Il y a dix ans, rappellent-ils dans une déclaration commune, le Conseil de sécurité des Nations unies adoptait à l’unanimité la résolution 2286 qui condamne les attaques et les menaces visant les blessés et les malades, le personnel médical, les hôpitaux ainsi que les autres installations médicales.
« Aujourd’hui, la situation est encore pire qu’il y a dix ans. Nous ne célébrons pas une réussite, nous constatons un échec », dénoncent-ils, affirmant que « ce n’est pas un échec du droit » mais « de la volonté politique ». « Les violences visant les infrastructures, les moyens de transport et le personnel de santé se poursuivent sans relâche », soulignent-ils.
« Enquêtes rapides, transparentes et impartiales »
En tant que dirigeants du CICR, de l’OMS et de MSF, ils déclarent se joindre « aux autres membres de la communauté internationale pour lancer un appel urgent à l’action ». « Lorsque les hôpitaux et les soignants sont pris pour cible, nous sommes confrontés non seulement à une crise humanitaire, mais aussi à une crise de l’humanité », affirment-ils.

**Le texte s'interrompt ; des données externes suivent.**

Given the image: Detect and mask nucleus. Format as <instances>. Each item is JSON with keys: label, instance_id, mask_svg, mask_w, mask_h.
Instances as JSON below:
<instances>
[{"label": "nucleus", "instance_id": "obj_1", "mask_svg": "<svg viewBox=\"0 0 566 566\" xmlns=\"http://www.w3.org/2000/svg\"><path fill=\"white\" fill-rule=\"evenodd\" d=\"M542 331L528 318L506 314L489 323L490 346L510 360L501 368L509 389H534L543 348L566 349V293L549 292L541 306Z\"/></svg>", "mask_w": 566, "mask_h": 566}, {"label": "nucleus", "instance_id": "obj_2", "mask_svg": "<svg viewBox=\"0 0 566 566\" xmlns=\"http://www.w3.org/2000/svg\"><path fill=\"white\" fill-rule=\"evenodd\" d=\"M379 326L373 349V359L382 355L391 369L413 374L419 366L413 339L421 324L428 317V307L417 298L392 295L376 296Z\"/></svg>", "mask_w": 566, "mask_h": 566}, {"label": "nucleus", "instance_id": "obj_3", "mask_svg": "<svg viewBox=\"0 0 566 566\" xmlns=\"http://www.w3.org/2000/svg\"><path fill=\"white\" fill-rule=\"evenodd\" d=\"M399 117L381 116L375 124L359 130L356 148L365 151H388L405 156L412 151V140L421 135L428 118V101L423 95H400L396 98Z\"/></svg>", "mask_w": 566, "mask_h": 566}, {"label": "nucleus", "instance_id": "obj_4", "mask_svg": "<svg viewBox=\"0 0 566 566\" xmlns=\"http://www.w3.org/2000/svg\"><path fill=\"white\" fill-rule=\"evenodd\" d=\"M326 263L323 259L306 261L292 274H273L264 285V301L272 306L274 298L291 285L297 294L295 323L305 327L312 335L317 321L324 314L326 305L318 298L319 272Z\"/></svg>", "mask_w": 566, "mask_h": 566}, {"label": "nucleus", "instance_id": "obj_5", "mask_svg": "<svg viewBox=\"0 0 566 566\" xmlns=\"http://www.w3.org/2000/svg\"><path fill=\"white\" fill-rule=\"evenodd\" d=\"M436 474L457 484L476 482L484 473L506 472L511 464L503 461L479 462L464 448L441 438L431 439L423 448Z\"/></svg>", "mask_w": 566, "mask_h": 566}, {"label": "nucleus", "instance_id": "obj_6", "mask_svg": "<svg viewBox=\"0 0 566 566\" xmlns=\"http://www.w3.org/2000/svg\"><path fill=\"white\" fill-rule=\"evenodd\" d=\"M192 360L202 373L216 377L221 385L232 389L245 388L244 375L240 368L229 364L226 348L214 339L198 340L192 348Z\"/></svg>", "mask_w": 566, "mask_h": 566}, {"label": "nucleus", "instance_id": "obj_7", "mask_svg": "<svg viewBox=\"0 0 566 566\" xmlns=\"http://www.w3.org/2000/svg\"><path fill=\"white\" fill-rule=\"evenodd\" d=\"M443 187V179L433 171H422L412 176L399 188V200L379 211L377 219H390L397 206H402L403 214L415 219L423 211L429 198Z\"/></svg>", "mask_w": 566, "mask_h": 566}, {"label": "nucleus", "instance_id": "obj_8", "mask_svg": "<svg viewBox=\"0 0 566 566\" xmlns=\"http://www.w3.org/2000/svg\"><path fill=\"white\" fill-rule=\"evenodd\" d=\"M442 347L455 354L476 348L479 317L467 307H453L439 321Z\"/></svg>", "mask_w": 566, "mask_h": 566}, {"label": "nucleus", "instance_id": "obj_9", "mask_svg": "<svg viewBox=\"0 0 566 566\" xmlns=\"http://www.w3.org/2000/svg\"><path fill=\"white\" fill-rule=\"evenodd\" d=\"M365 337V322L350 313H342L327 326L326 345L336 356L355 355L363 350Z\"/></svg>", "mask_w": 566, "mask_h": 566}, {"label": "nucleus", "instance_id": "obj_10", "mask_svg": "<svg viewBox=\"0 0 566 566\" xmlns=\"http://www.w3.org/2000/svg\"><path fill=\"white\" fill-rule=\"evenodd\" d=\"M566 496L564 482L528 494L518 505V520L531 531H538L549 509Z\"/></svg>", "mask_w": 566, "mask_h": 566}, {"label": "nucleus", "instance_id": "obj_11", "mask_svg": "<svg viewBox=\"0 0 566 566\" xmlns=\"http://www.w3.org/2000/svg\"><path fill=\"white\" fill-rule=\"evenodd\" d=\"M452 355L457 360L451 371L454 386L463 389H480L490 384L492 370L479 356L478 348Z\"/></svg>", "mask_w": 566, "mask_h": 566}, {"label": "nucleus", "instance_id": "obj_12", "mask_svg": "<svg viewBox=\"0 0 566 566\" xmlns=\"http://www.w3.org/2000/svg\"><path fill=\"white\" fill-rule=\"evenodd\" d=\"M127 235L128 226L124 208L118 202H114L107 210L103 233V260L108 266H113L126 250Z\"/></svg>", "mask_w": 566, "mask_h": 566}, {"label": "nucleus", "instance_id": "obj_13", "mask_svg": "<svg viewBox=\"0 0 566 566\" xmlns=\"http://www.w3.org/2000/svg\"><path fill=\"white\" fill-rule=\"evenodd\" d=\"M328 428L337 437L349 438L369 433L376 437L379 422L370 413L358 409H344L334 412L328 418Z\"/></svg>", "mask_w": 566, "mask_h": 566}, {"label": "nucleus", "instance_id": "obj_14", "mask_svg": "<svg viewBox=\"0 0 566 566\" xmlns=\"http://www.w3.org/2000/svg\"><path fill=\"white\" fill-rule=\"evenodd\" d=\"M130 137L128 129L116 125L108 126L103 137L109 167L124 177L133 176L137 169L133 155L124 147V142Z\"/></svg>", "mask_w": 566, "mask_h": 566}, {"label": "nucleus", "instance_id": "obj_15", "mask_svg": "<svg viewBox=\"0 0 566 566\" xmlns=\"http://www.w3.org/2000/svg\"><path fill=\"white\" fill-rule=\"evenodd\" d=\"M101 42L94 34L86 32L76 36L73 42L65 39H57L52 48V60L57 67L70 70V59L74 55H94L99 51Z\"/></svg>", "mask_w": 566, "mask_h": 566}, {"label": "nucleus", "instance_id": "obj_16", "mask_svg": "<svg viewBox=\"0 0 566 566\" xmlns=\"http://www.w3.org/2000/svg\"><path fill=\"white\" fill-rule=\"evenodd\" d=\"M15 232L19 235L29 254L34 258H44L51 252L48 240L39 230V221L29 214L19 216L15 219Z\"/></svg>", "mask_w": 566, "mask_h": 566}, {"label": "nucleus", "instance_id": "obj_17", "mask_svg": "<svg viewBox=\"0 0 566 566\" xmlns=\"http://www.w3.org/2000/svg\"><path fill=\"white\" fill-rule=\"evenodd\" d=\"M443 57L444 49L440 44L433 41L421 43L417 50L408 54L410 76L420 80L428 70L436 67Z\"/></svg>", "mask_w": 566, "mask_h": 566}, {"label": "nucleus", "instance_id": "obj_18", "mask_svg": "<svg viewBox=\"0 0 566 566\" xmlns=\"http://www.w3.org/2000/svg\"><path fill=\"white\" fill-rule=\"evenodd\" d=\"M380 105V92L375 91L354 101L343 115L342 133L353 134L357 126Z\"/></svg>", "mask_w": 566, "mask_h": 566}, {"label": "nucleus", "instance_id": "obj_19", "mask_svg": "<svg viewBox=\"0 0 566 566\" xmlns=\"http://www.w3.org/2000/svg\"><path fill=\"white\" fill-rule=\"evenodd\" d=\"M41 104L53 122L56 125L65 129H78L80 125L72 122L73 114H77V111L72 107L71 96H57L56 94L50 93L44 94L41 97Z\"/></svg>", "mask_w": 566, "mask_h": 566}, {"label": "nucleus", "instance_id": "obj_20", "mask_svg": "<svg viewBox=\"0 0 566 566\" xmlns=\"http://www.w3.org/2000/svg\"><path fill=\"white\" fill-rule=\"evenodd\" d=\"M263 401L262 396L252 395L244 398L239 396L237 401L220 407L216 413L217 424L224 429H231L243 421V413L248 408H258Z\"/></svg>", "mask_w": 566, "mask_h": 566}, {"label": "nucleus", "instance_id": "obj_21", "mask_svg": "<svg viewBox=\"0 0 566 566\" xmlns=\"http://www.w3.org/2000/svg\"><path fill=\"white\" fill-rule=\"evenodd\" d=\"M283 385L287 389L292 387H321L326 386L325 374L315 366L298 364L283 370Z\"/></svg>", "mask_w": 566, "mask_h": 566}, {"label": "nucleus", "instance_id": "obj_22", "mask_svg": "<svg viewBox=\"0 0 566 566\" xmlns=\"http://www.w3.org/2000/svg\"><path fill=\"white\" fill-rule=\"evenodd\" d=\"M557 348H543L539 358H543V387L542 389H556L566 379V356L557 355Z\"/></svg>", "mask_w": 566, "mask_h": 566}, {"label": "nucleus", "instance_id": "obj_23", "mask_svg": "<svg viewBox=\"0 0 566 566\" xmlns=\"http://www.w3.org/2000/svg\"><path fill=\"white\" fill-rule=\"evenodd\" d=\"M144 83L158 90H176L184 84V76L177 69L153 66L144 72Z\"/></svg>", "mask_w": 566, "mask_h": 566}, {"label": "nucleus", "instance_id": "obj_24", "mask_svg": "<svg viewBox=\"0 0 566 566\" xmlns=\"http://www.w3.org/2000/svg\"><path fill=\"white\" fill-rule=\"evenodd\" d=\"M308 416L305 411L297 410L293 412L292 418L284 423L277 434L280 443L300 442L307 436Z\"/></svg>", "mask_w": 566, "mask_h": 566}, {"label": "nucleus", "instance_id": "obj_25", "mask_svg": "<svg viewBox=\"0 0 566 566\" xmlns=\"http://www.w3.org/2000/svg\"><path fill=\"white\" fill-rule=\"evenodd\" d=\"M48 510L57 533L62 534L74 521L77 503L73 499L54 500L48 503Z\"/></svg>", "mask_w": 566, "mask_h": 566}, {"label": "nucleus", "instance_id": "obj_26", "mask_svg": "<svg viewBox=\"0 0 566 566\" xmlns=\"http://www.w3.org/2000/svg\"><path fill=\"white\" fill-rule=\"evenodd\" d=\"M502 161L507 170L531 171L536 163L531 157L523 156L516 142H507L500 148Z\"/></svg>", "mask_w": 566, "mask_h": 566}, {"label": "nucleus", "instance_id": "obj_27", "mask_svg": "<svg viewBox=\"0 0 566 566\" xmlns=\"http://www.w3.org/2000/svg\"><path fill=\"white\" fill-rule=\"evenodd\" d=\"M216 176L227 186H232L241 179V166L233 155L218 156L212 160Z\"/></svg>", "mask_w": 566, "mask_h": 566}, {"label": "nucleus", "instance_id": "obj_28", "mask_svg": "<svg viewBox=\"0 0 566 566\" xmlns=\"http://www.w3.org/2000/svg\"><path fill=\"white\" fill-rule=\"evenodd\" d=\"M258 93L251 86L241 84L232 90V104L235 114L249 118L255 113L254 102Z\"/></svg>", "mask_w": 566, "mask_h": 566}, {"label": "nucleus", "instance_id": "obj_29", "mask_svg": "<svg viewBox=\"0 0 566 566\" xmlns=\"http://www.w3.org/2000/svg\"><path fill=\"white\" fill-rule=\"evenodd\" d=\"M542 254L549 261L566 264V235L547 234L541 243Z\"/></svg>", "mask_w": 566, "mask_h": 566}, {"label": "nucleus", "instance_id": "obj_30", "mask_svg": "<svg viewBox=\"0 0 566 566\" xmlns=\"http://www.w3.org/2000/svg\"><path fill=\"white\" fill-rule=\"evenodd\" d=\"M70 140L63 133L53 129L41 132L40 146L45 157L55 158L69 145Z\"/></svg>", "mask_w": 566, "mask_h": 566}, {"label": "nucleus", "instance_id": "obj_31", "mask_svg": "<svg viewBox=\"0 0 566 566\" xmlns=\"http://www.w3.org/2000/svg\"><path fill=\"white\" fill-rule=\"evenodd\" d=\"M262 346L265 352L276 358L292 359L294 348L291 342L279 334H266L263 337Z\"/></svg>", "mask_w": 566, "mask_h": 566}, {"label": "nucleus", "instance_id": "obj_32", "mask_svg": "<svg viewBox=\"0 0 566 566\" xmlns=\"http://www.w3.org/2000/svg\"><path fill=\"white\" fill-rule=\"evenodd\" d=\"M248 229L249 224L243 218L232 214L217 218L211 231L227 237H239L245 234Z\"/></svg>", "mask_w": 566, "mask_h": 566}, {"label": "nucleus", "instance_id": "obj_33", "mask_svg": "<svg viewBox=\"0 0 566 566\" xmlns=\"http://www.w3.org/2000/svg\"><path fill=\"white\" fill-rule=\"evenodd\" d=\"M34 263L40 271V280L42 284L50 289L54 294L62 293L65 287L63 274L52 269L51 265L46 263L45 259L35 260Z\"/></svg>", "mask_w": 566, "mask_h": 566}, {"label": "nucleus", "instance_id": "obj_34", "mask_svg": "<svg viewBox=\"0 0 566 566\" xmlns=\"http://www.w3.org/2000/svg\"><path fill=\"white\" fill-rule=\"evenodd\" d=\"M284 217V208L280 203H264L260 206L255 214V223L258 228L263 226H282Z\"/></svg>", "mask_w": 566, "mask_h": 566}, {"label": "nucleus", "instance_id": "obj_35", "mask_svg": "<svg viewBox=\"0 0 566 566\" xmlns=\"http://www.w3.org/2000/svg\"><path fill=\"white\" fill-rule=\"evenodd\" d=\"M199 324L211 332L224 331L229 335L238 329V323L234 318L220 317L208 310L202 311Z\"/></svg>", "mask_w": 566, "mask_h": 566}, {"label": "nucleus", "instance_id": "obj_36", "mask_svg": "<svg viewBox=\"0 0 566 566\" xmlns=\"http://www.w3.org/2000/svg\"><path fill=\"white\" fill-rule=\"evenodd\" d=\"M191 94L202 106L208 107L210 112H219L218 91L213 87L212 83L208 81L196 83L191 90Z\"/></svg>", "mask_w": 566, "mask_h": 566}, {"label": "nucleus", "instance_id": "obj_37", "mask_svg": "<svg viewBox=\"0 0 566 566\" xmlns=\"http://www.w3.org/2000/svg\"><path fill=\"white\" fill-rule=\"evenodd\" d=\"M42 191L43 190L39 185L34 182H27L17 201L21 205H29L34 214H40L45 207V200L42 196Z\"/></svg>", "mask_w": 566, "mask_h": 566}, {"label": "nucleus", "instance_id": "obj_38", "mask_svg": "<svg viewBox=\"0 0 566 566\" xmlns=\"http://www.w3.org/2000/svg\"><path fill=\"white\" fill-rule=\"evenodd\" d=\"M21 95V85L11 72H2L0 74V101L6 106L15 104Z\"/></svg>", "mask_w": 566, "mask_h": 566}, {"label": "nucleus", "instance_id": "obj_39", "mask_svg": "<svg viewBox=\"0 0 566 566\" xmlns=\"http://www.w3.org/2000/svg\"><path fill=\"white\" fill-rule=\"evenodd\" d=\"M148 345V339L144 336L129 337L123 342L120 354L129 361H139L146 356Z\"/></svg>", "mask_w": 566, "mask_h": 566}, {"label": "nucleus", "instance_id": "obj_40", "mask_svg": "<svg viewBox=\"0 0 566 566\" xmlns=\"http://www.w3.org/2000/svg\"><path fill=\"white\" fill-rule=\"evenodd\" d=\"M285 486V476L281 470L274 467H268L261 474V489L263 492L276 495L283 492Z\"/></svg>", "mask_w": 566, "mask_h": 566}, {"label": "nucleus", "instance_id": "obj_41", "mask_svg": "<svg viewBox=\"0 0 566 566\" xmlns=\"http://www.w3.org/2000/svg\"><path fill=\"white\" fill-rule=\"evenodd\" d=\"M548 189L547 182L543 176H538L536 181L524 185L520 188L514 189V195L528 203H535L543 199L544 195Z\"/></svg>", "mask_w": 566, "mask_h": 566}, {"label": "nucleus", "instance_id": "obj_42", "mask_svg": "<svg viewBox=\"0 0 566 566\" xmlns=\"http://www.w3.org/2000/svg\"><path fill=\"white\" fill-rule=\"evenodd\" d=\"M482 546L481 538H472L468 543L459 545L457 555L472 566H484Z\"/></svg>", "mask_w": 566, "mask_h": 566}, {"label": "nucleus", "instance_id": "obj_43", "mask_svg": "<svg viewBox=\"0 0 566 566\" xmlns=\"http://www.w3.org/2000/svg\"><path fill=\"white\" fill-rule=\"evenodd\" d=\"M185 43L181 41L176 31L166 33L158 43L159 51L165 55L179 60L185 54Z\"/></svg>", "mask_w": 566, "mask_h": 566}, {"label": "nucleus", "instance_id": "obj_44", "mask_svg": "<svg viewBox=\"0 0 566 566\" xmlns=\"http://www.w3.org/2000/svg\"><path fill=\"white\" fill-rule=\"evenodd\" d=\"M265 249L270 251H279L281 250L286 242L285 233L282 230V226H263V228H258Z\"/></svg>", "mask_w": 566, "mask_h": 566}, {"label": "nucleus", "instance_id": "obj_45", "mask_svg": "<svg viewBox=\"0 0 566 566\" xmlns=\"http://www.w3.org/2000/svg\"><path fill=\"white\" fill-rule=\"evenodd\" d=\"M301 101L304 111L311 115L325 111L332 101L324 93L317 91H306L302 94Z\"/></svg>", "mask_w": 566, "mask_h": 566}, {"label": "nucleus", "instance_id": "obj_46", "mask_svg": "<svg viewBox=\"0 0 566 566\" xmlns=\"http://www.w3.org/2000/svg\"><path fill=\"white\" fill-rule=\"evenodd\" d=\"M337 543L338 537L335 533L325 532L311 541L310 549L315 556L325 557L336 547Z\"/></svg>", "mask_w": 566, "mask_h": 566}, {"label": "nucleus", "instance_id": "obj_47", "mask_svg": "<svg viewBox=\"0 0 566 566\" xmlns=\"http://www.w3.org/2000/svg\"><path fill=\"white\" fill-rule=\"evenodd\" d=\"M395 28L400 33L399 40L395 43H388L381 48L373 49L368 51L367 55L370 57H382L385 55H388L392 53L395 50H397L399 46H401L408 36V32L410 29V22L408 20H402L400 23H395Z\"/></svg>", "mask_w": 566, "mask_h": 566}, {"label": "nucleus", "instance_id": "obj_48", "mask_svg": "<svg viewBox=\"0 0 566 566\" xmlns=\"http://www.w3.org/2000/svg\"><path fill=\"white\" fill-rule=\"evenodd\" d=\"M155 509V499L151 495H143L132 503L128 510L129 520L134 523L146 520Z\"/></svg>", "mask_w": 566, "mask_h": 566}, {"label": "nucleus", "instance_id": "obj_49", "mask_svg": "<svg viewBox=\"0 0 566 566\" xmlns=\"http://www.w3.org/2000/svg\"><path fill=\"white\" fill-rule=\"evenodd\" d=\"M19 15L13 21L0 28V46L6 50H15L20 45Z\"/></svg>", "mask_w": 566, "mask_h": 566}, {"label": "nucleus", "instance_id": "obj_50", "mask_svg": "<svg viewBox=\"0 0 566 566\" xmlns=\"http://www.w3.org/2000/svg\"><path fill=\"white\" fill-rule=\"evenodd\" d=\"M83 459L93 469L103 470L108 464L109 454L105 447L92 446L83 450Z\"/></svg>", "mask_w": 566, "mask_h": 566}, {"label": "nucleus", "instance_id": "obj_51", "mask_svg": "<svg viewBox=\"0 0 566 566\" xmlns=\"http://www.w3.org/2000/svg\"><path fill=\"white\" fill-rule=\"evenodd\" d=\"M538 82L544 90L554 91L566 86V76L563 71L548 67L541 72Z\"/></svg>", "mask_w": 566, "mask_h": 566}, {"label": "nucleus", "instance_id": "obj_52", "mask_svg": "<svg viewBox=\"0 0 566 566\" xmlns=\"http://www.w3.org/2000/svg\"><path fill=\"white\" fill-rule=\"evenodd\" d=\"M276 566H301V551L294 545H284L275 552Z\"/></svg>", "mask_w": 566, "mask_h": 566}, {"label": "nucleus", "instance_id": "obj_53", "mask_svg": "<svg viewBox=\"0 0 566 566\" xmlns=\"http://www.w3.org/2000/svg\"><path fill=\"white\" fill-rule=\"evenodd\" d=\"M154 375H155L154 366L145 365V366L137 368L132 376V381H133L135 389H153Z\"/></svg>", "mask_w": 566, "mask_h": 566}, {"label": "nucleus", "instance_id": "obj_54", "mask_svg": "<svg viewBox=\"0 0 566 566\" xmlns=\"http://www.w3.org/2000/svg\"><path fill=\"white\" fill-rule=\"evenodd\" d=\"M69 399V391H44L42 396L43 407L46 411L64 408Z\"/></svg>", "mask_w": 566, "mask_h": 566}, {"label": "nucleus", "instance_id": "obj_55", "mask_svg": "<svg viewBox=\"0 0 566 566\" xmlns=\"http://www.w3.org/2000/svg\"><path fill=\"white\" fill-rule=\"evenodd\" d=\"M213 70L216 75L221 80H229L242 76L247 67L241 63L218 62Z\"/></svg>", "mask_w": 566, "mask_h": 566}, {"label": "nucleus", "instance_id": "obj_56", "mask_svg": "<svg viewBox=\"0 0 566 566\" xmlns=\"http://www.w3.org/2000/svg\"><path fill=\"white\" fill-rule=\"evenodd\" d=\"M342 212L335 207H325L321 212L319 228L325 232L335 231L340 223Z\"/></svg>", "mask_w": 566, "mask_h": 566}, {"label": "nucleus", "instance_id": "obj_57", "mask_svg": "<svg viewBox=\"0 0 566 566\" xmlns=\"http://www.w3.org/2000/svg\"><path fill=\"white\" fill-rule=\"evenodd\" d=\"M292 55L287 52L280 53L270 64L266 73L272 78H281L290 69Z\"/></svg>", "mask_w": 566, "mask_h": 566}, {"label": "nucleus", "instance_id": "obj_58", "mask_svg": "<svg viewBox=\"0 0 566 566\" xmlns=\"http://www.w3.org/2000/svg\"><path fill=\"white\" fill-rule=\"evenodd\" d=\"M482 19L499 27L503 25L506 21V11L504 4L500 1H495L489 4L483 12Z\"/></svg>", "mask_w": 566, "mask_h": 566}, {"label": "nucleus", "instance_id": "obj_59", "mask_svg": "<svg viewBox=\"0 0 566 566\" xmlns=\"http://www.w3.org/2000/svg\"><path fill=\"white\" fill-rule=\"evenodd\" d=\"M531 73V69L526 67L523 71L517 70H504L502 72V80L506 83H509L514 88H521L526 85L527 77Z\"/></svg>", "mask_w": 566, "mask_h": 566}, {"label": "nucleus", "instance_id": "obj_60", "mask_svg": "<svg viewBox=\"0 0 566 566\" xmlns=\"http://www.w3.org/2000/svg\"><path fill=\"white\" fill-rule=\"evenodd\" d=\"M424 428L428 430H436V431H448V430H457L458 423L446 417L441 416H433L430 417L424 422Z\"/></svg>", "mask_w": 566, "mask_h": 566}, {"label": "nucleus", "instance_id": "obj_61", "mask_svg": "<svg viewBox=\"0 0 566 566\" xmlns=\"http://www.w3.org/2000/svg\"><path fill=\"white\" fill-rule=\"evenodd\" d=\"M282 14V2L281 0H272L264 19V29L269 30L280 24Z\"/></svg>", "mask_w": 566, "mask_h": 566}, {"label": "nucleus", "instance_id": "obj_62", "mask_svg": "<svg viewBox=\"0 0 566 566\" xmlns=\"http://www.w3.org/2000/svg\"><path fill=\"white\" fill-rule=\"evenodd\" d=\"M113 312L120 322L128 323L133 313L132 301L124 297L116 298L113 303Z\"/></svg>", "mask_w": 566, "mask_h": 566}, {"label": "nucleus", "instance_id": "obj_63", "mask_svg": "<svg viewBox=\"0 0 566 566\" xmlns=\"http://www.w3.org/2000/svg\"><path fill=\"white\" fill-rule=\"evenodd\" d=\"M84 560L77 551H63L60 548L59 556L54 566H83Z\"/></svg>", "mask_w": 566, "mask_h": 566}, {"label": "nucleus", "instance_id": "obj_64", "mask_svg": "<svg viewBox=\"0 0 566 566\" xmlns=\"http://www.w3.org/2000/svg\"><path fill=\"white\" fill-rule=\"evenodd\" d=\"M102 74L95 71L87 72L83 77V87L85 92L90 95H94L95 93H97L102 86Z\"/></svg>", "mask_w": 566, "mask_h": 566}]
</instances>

Ils appellent les dirigeants du monde « à agir et à faire preuve de la volonté politique nécessaire pour mettre fin à cette violence » contre les soins de santé, notamment en renforçant leur protection et en s’assurant que des « enquêtes rapides, transparentes et impartiales » soient menées lorsqu’il y a des attaques.
« Les acteurs étatiques sont responsables de la grande majorité, environ 85 %, des incidents affectant les services de santé », avait déclaré, cette semaine aux journalistes, Michael Keeffe, conseiller CICR en matière de protection des services de santé.